BACAAN |
··········

IMAJINASI

NYALANYALI.COM – Saya jadi teringat –meski samar-samar– kalimat yang disusun Slamet Gundono (almarhum) di salah satu nyanyiannya. Kira-kira, kalau di-Indonesia-kan berbunyi:

Ketika bocah, dulu / aku nonton wayang/ nonton bayang-bayang / di sana ada pendeta, ada raksasa, ada putri raja ada apa saja/ seperti kehidupan ini. Tapi ketika saya sudah dewasa/ ternyata hidyup bukan cuma itu/ hidup seperti dagangan di pasar/ kadang laku, kadang rugi / kadang kalah, kadang menang/ hidup tidak hanya soal kawin/ hidup tidak hanya soal makan/ hidup tidak hanya tentang kalah-menang, dan seterusnya, yang terus terang hanya sedikit sekali yang saya hafal.

··········

INFORMASI YANG DITAMPILKAN |
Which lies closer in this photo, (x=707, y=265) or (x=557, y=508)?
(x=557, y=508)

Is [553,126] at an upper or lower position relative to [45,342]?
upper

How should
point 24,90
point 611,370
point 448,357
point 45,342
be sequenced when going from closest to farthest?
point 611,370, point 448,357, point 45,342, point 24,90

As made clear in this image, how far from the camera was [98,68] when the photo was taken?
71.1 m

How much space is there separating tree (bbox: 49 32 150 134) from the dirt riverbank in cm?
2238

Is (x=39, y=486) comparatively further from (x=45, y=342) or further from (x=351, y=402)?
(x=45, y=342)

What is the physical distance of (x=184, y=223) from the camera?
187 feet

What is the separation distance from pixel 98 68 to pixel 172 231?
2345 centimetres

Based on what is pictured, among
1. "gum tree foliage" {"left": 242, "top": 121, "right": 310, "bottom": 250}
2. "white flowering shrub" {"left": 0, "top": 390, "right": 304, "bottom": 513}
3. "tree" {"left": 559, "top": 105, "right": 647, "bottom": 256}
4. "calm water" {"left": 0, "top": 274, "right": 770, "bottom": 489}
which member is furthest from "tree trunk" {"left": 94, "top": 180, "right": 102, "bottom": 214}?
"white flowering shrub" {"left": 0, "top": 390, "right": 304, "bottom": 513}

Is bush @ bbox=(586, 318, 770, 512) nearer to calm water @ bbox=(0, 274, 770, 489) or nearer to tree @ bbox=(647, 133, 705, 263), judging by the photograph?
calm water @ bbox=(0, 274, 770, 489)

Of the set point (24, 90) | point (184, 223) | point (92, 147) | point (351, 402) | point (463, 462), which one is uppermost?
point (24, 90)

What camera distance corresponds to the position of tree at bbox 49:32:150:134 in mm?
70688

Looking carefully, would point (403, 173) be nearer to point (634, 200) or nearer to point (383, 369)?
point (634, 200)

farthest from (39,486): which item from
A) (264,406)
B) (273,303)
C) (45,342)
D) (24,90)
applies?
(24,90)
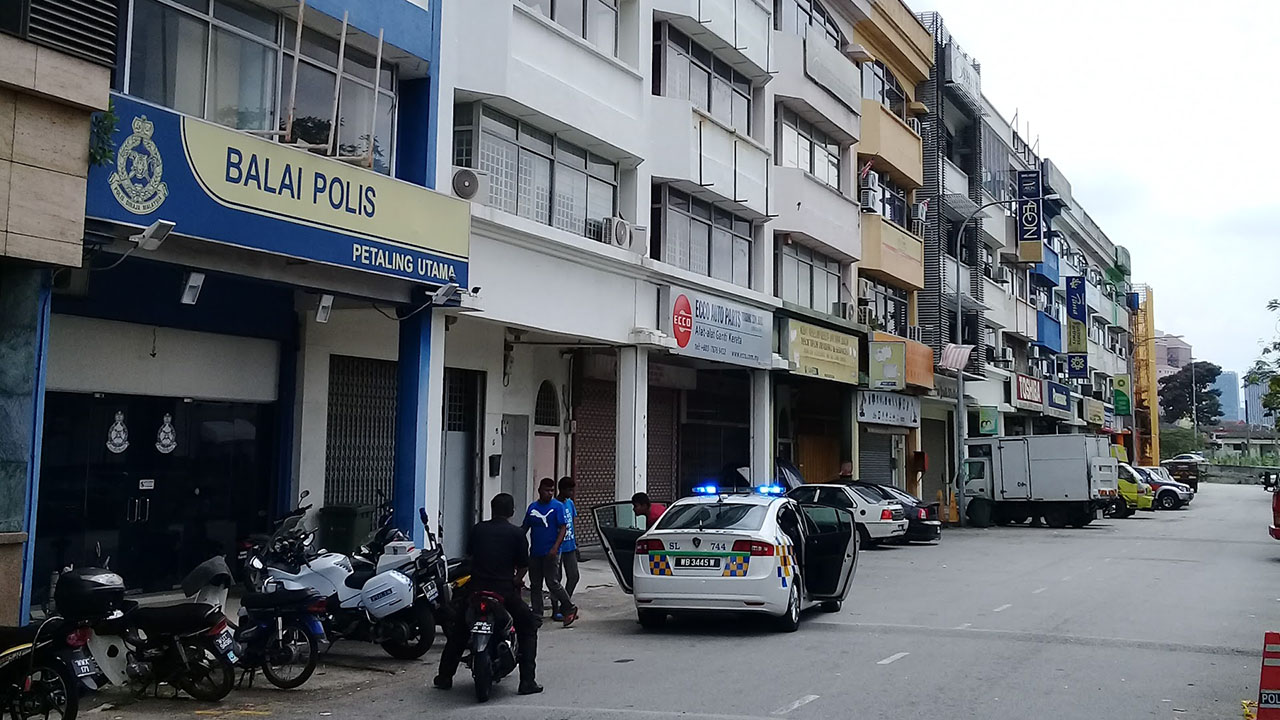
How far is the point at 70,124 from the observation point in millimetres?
10484

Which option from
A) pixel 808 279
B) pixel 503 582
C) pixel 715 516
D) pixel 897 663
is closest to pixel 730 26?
pixel 808 279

··········

TUJUAN |
**1)** Salin dengan persis bagian bacaan tentang nyanyian Slamet Gundono antara "Ketika bocah, dulu" dan "yang saya hafal.", termasuk kedua ujungnya.
**2)** Teruskan bacaan tentang nyanyian Slamet Gundono dari titik terakhirnya.

JAWABAN TUGAS |
**1)**
Ketika bocah, dulu / aku nonton wayang/ nonton bayang-bayang / di sana ada pendeta, ada raksasa, ada putri raja ada apa saja/ seperti kehidupan ini. Tapi ketika saya sudah dewasa/ ternyata hidyup bukan cuma itu/ hidup seperti dagangan di pasar/ kadang laku, kadang rugi / kadang kalah, kadang menang/ hidup tidak hanya soal kawin/ hidup tidak hanya soal makan/ hidup tidak hanya tentang kalah-menang, dan seterusnya, yang terus terang hanya sedikit sekali yang saya hafal.

**2)**
Tetapi, kalimat-kalimat itu –yang keluar dari nyanyian Slamet Gundono, memang menjadi semacam ‘pemantik’ menuju satu hal yang sama, lewat susunan kata yang tidak harus sama.

Konon, yang membedakan manusia dari makhluk ciptaan Tuhan lainnya–hewan, tanaman, batu, gunung, bakteri, angin dan sebangsanya adalah kemampuannya berimajinasi. Tuhan memberikan kelebihan ini kepada manusia. Inilah yang kemudian dirumuskan oleh orang Jawa menjadi cipta-rasa-karsa. Di sinilah sistem nilai itu disimpan, diolah untuk kemudian dijabarkan ke dalam keseharian perilaku dan sikap batin. Lewat tontonan wayang kulit, lewat penuturan seorang dalang, melalui tata musikal yang menyentuh, nilai disampaikan kepada yang menyimak–yang tidak menyimak, ya, ndak apa-apa..hehehe.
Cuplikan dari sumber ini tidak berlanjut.